Rep. Mike Thompson reintroduces gun background checks bill

Rep. Mike Thompson has spent a decade fighting to pass the Bipartisan Background Checks Act following the 2012 Sandy Hook Elementary massacre.|

Resuming a highly personal charge that has spanned a decade, Rep. Mike Thompson has reintroduced a bipartisan bill that seeks to establish universal background checks for firearms sales.

Thompson, D-St. Helena, who is co-sponsoring the legislation this year with Rep. Brian Fitzpatrick, R-Pennsylvania, has spent 10 years fighting to pass the Bipartisan Background Checks Act following the Sandy Hook Elementary School massacre in 2012.

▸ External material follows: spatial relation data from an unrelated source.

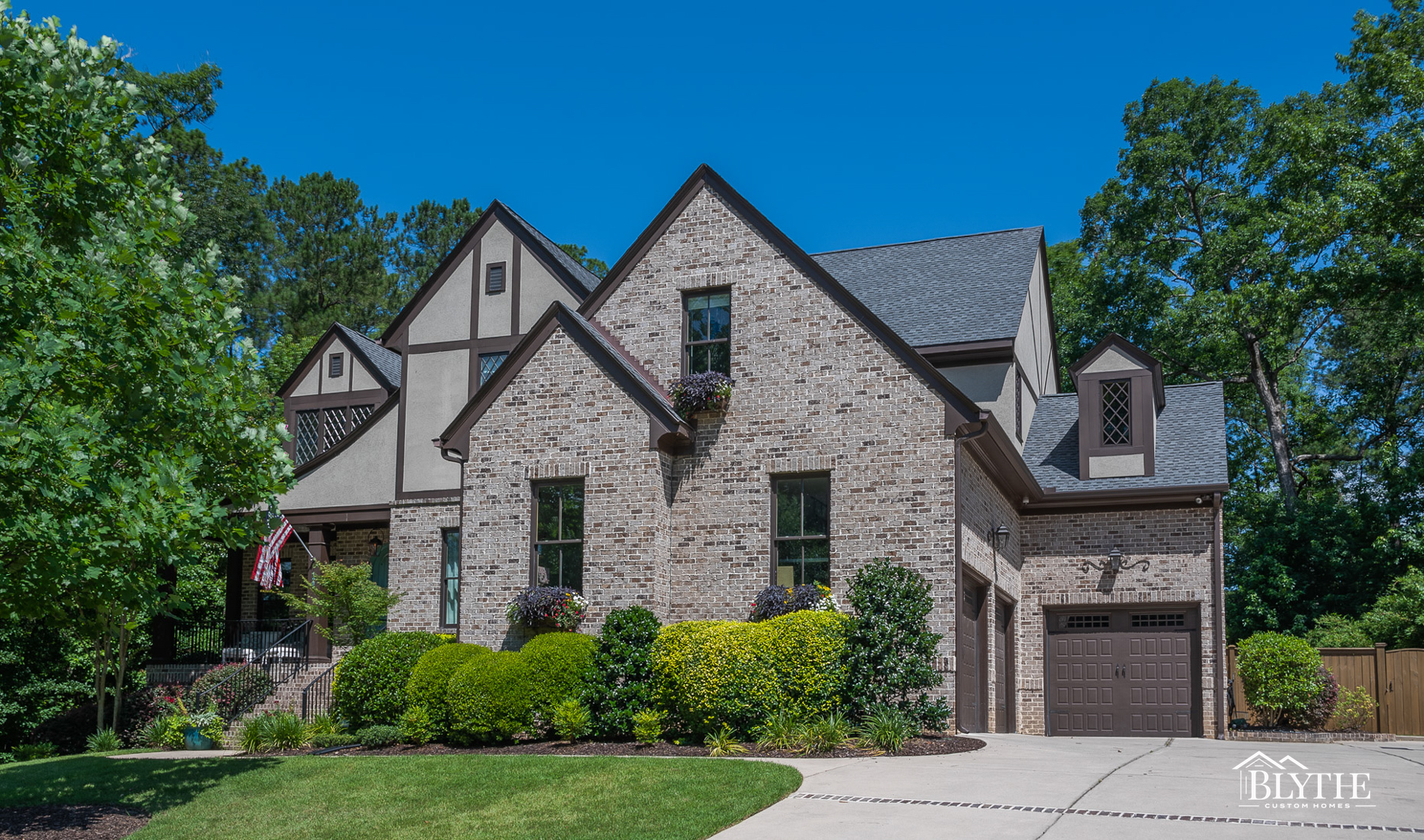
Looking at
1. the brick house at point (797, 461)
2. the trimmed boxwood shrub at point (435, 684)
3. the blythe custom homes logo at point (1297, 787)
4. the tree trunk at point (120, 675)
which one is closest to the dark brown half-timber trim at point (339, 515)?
the brick house at point (797, 461)

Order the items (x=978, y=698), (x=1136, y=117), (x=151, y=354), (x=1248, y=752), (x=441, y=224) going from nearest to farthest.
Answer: (x=151, y=354)
(x=1248, y=752)
(x=978, y=698)
(x=1136, y=117)
(x=441, y=224)

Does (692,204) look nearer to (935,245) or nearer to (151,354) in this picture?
(935,245)

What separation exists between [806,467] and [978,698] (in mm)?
4752

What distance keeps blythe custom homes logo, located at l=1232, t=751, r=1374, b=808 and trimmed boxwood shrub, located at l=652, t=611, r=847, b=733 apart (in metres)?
4.48

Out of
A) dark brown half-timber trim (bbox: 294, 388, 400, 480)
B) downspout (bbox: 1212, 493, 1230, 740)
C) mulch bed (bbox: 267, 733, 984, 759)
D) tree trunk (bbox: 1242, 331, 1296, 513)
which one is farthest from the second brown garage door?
tree trunk (bbox: 1242, 331, 1296, 513)

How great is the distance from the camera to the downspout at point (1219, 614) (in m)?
19.2

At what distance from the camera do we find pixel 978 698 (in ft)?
56.9

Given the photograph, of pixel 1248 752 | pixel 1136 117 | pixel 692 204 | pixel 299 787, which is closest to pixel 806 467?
pixel 692 204

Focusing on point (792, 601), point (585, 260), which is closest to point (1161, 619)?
point (792, 601)

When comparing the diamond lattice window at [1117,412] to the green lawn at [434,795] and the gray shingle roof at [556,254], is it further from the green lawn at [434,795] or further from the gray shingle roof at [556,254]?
the green lawn at [434,795]

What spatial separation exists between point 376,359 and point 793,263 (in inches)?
477

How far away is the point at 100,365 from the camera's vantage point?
9.63 m

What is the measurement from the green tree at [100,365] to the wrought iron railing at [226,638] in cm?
1123

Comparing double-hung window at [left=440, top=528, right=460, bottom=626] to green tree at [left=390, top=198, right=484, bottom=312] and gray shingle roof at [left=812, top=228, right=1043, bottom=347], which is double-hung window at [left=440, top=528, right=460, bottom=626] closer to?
gray shingle roof at [left=812, top=228, right=1043, bottom=347]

The bill bans private transfer or exchange of a firearm unless a licensed gun dealer, manufacturer or importer takes possession of the gun to conduct a background check. The bill includes some exceptions including for loans or gifts between family members, use at shooting ranges and temporary transfers to prevent death or harm.

In past sessions of Congress, the bill has cleared the House but failed to advance out of the Senate.

This year, Thompson, a Vietnam War combat veteran, hunter, gun owner and House Democrats’ point man on gun violence prevention, said he is more hopeful about the chances in the Senate, where the partisan breakdown means it now will only need support from nine Republicans and the 51 Democrats to bring it to a vote.

Any path forward in the GOP-controlled House is less clear.

“Because of the little action that was taken on gun violence prevention there have been more people killed by people using guns, there’s been more suicides by people using guns, there's been more accidental deaths with people using guns, and there's been more mass shootings than there was when we sent this bill over the last time,” Thompson said. “So I'm hoping that will make a difference and that the Senate will bring the (bill) up for a vote.”

The bill’s reintroduction, announced Wednesday, follows three mass shootings in California in January that claimed the lives of 19 people.

Fitzpatrick called the background checks bill “common sense reforms,” in a Wednesday news release.

“This bipartisan legislation will prevent felons, domestic abusers, and dangerously mentally ill citizens from obtaining a firearm, while protecting the constitutional rights of law-abiding Americans,” Fitzpatrick said.

Gun violence prevention has become a cornerstone of Thompson’s work.

Chair of the House Gun Violence Prevention Task Force, Thompson also is championing legislation to create an active shooter alert system, which would operate similarly to the Amber Alert or Nixle notification programs by informing people in a certain geographical area of an active shooting.

Notification systems already exist for local law enforcement agencies to use, but Thompson said there is a need for a specific and uniform active shooter alert.

“They have message delays and low enrollment, and what this bill does, it creates a specific network for law enforcement to be able to get that done, to get the active shooter information out through the different systems that are available,” Thompson said.

He pointed to a fatal mass shooting in Brooklyn in 2022 and another in Atlanta in 2021 as examples where police were searching for the shooter for several hours and needed to communicate with the public.

“They tell us the same thing,” Thompson said. “That they didn't have a good spot, a good way to let people know. And there's just countless other examples.”

The bill passed the House last year in July and went to the Senate where it languished.

“If we get this bill up and out for a vote hopefully, my colleagues on the other side of the aisle won't play games with it, and they’ll pass it as it should be and get it over to the Senate,” said Thompson.